» **Exercise requirements**
Every line of the material must be restated exactly, though not its pictures.

» **Source data**
[Start of Attachment]
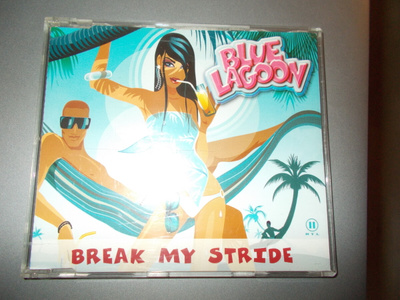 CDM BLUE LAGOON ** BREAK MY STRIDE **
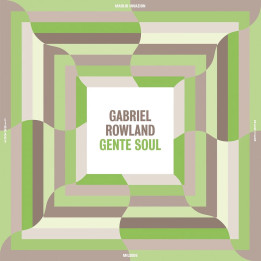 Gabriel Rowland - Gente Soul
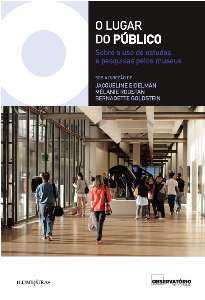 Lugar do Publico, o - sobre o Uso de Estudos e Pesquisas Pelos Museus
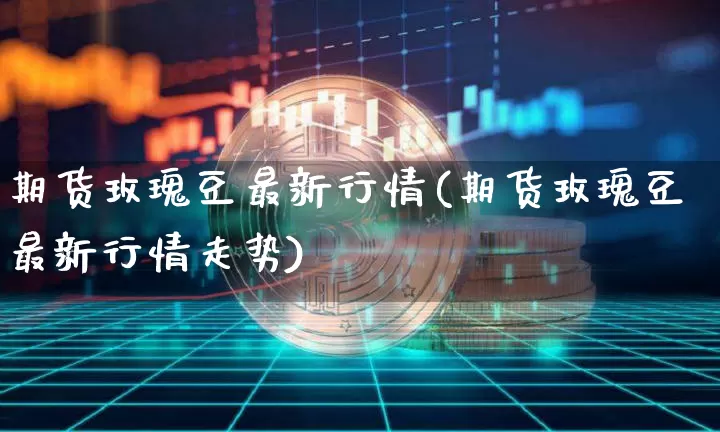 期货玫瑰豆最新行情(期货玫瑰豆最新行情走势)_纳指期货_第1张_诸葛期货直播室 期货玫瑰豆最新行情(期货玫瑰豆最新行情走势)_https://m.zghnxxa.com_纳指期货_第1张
[End of Attachment]
» **Task result**
 CDM BLUE LAGOON ** BREAK MY STRIDE **
 Gabriel Rowland - Gente Soul
 Lugar do Publico, o - sobre o Uso de Estudos e Pesquisas Pelos Museus
 期货玫瑰豆最新行情(期货玫瑰豆最新行情走势)_纳指期货_第1张_诸葛期货直播室 期货玫瑰豆最新行情(期货玫瑰豆最新行情走势)_https://m.zghnxxa.com_纳指期货_第1张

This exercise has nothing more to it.